Al comienzo de este período hubo un acuerdo informal que reconocía cinco Grandes Potencias en Europa: el Imperio austríaco (más tarde Austria-Hungría), el Imperio británico, la Francia imperial (más tarde la tercera República francesa), el Reino de Prusia (más tarde el Imperio alemán) y el Imperio ruso. A este grupo se añadió a finales del siglo XIX, la recientemente unificada Italia. A principios del siglo XX, empezaron a ser respetadas como grandes potencias semejantes dos países no europeos, Japón y los Estados Unidos de América, pasarían a ser respetadas como grandes potencias semejantes.
Todas ellas se implicaron en la rebelión de los bóxer como la Alianza de las ocho naciones y más tarde se vieron involucradas en la Gran Guerra. Derrotadas en el conflicto, Alemania y Austria perdieron su estatus de potencia mientras que el Reino Unido, Francia, Italia y Japón ganaron asientos permanentes en el consejo de la Sociedad de las Naciones. Los Estados Unidos, previsto como quinto miembro permanente, la abandonó debido a que el Senado de los Estados Unidos votó el 19 de marzo de 1920 contra la ratificación del Tratado de Versalles, impidiendo así a la participación estadounidense en la Liga.Estos propósitos, a pesar de los continuados esfuerzos de la diplomacia europea (Tratados de Locarno, 1925, Pacto Briand-Kellogg, 1928), fracasaron claramente en el convulso periodo que siguió a la crisis de 1929. Ya desde el inicio del periodo de entreguerras se venía dividiendo Europa en tres tipos de estados: las democracias occidentales (democracias liberales con sistema capitalista), lideradas por Francia y Gran Bretaña, la experiencia de construcción de un estado socialista en la Unión Soviética y los regímenes fascistas inspirados en la Italia de Mussolini y la Alemania de Hitler. El fracaso de la política de apaciguamiento con que los estados democráticos pretendían controlar el avance de la Alemania nazi, que desde la ocupación de poder por Hitler en 1933 comenzó un programa no oculto de incumplimiento del Tratado de Versalles y de la legalidad internacional que representaba la Sociedad de Naciones (rearme, implicación en la guerra civil española -en la que las democracias habían querido imponer el principio de no intervención-, remilitarización de Renania, Anschluss de Austria, crisis de los Sudetes e invasión de Checoslovaquia), quedó patente en la Conferencia de Múnich de 1938, y en última instancia condujo a la Segunda Guerra Mundial.
Esta se inició con un antinatural pacto germano soviético (1939), y acabó con una alianza temporal entre los aliados occidentales (liderados por los Estados Unidos) y la Unión Soviética. Esa circunstancia determinó la división de Alemania y de toda Europa en dos zonas de influencia separadas por un telón de acero (negociadas en la Conferencia de Yalta, 1944, y la Conferencia de Potsdam, 1945) entre las que figuraban una serie de estados tapón neutrales (Finlandia, Suecia, Suiza, Austria, Yugoslavia).

+-------+

Retoma el texto sobre las grandes potencias europeas y continúalo a partir de su última oración.

+-------+

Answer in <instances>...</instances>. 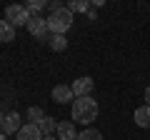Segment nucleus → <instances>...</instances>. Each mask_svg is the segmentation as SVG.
Returning <instances> with one entry per match:
<instances>
[{"label":"nucleus","instance_id":"0eeeda50","mask_svg":"<svg viewBox=\"0 0 150 140\" xmlns=\"http://www.w3.org/2000/svg\"><path fill=\"white\" fill-rule=\"evenodd\" d=\"M55 138H58V140H78V130H75V123H70V120H63V123H58Z\"/></svg>","mask_w":150,"mask_h":140},{"label":"nucleus","instance_id":"a211bd4d","mask_svg":"<svg viewBox=\"0 0 150 140\" xmlns=\"http://www.w3.org/2000/svg\"><path fill=\"white\" fill-rule=\"evenodd\" d=\"M145 105H150V85L145 88Z\"/></svg>","mask_w":150,"mask_h":140},{"label":"nucleus","instance_id":"1a4fd4ad","mask_svg":"<svg viewBox=\"0 0 150 140\" xmlns=\"http://www.w3.org/2000/svg\"><path fill=\"white\" fill-rule=\"evenodd\" d=\"M18 140H43V133L35 123H25L18 130Z\"/></svg>","mask_w":150,"mask_h":140},{"label":"nucleus","instance_id":"9d476101","mask_svg":"<svg viewBox=\"0 0 150 140\" xmlns=\"http://www.w3.org/2000/svg\"><path fill=\"white\" fill-rule=\"evenodd\" d=\"M133 120H135V125H138V128L150 130V105H140V108L133 113Z\"/></svg>","mask_w":150,"mask_h":140},{"label":"nucleus","instance_id":"39448f33","mask_svg":"<svg viewBox=\"0 0 150 140\" xmlns=\"http://www.w3.org/2000/svg\"><path fill=\"white\" fill-rule=\"evenodd\" d=\"M23 128V118L18 110H10V113L3 118V133L5 135H18V130Z\"/></svg>","mask_w":150,"mask_h":140},{"label":"nucleus","instance_id":"20e7f679","mask_svg":"<svg viewBox=\"0 0 150 140\" xmlns=\"http://www.w3.org/2000/svg\"><path fill=\"white\" fill-rule=\"evenodd\" d=\"M28 33H30L33 38H48V18L43 15H33L30 23H28Z\"/></svg>","mask_w":150,"mask_h":140},{"label":"nucleus","instance_id":"dca6fc26","mask_svg":"<svg viewBox=\"0 0 150 140\" xmlns=\"http://www.w3.org/2000/svg\"><path fill=\"white\" fill-rule=\"evenodd\" d=\"M78 140H103V133L95 128H85L83 133H78Z\"/></svg>","mask_w":150,"mask_h":140},{"label":"nucleus","instance_id":"9b49d317","mask_svg":"<svg viewBox=\"0 0 150 140\" xmlns=\"http://www.w3.org/2000/svg\"><path fill=\"white\" fill-rule=\"evenodd\" d=\"M45 43H48V48L55 50V53H63V50L68 48V40H65V35H55V33H48Z\"/></svg>","mask_w":150,"mask_h":140},{"label":"nucleus","instance_id":"f3484780","mask_svg":"<svg viewBox=\"0 0 150 140\" xmlns=\"http://www.w3.org/2000/svg\"><path fill=\"white\" fill-rule=\"evenodd\" d=\"M45 118V113H43V110H40V108H30V110H28V120H33V123H40V120H43Z\"/></svg>","mask_w":150,"mask_h":140},{"label":"nucleus","instance_id":"f8f14e48","mask_svg":"<svg viewBox=\"0 0 150 140\" xmlns=\"http://www.w3.org/2000/svg\"><path fill=\"white\" fill-rule=\"evenodd\" d=\"M65 8H68L73 15H75V13H90L93 10V3H90V0H70Z\"/></svg>","mask_w":150,"mask_h":140},{"label":"nucleus","instance_id":"6ab92c4d","mask_svg":"<svg viewBox=\"0 0 150 140\" xmlns=\"http://www.w3.org/2000/svg\"><path fill=\"white\" fill-rule=\"evenodd\" d=\"M43 140H58V138H55V135H45Z\"/></svg>","mask_w":150,"mask_h":140},{"label":"nucleus","instance_id":"ddd939ff","mask_svg":"<svg viewBox=\"0 0 150 140\" xmlns=\"http://www.w3.org/2000/svg\"><path fill=\"white\" fill-rule=\"evenodd\" d=\"M15 40V28L8 20H0V43H13Z\"/></svg>","mask_w":150,"mask_h":140},{"label":"nucleus","instance_id":"f03ea898","mask_svg":"<svg viewBox=\"0 0 150 140\" xmlns=\"http://www.w3.org/2000/svg\"><path fill=\"white\" fill-rule=\"evenodd\" d=\"M73 20H75V15L68 10V8H63V10H58V13H50L48 15V33L65 35V33L73 28Z\"/></svg>","mask_w":150,"mask_h":140},{"label":"nucleus","instance_id":"7ed1b4c3","mask_svg":"<svg viewBox=\"0 0 150 140\" xmlns=\"http://www.w3.org/2000/svg\"><path fill=\"white\" fill-rule=\"evenodd\" d=\"M30 13H28V8L25 5H18V3H13V5H8L5 8V20L10 23L13 28H20V25H25L28 28V23H30Z\"/></svg>","mask_w":150,"mask_h":140},{"label":"nucleus","instance_id":"412c9836","mask_svg":"<svg viewBox=\"0 0 150 140\" xmlns=\"http://www.w3.org/2000/svg\"><path fill=\"white\" fill-rule=\"evenodd\" d=\"M0 140H8V135H5V133H0Z\"/></svg>","mask_w":150,"mask_h":140},{"label":"nucleus","instance_id":"423d86ee","mask_svg":"<svg viewBox=\"0 0 150 140\" xmlns=\"http://www.w3.org/2000/svg\"><path fill=\"white\" fill-rule=\"evenodd\" d=\"M93 78H88V75H83V78H78V80L73 83V93H75V98H90V93H93Z\"/></svg>","mask_w":150,"mask_h":140},{"label":"nucleus","instance_id":"f257e3e1","mask_svg":"<svg viewBox=\"0 0 150 140\" xmlns=\"http://www.w3.org/2000/svg\"><path fill=\"white\" fill-rule=\"evenodd\" d=\"M100 108H98V100L90 98H75L73 103V123H80V125H90L93 120L98 118Z\"/></svg>","mask_w":150,"mask_h":140},{"label":"nucleus","instance_id":"4468645a","mask_svg":"<svg viewBox=\"0 0 150 140\" xmlns=\"http://www.w3.org/2000/svg\"><path fill=\"white\" fill-rule=\"evenodd\" d=\"M38 128H40V133H43V138H45V135H53L55 130H58V123H55L53 118H48V115H45V118L38 123Z\"/></svg>","mask_w":150,"mask_h":140},{"label":"nucleus","instance_id":"aec40b11","mask_svg":"<svg viewBox=\"0 0 150 140\" xmlns=\"http://www.w3.org/2000/svg\"><path fill=\"white\" fill-rule=\"evenodd\" d=\"M3 118H5V115H3V113H0V133H3Z\"/></svg>","mask_w":150,"mask_h":140},{"label":"nucleus","instance_id":"2eb2a0df","mask_svg":"<svg viewBox=\"0 0 150 140\" xmlns=\"http://www.w3.org/2000/svg\"><path fill=\"white\" fill-rule=\"evenodd\" d=\"M48 0H25V8L30 15H40V10H45Z\"/></svg>","mask_w":150,"mask_h":140},{"label":"nucleus","instance_id":"6e6552de","mask_svg":"<svg viewBox=\"0 0 150 140\" xmlns=\"http://www.w3.org/2000/svg\"><path fill=\"white\" fill-rule=\"evenodd\" d=\"M53 100L60 103V105H65V103H75V93L70 85H55L53 88Z\"/></svg>","mask_w":150,"mask_h":140}]
</instances>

+-------+

(RESPUESTA A CONTINUACIÓN)
En la era posterior a la Segunda Guerra Mundial, denominada la Guerra Fría, se estableció una política de bloques en la que la paz se mantenía gracias a un equilibrio del terror sustentado por la certeza de la destrucción mutua asegurada (ambos bloques poseían el arma nuclear), y en la que la posibilidad de una guerra convencional limitada en un escenario europeo había quedado descartada, por la decisión con la que ambos bloques enfrentaron los conflictos que fueron surgiendo (el más grave, el bloqueo de Berlín de 1948). El Bloque del Este (militarmente denominado Pacto de Varsovia) quedó construido en la Europa Oriental ocupada por la Unión Soviética (y ampliado sucesivamente mediante violentos conflictos en espacios alejados de Europa, el Tercer Mundo -China, Corea, Vietnam, Cuba-). El Bloque Occidental (militarmente denominado OTAN) quedó construido en Europa Occidental, liderado por los Estados Unidos y en el que se fue formando y ampliando un fructífero proyecto de unión económica: el Mercado Común Europeo.
La distensión entre los dos bloques se expresó en la convocatoria de la Conferencia sobre la Seguridad y la Cooperación en Europa (llamada de Helsinki, 1975), que reafirmó la intangibilidad de las fronteras diseñadas en Yalta, aunque permitió la consideración de los derechos humanos como un punto clave en las relaciones internacionales, lo que en la práctica significó un reconocimiento del papel de la disidencia en los países del Este, que con el tiempo se demostró decisivo en la crisis de los regímenes comunistas.
El último episodio de la guerra fría en Europa fue una carrera de armamentos protagonizada por el despliegue de misiles de alcance intermedio (llamados euromisiles: los SS-20 soviéticos y los Pershing estadounidenses -quienes también desarrollaron el misil de crucero-). La Unión Soviética no estuvo en posición de soportar el deterioro económico que le produciría la continuidad de tal incremento de gasto militar, lo que contribuyó a su opción por una solución reformista (la perestroika de Gorbachov).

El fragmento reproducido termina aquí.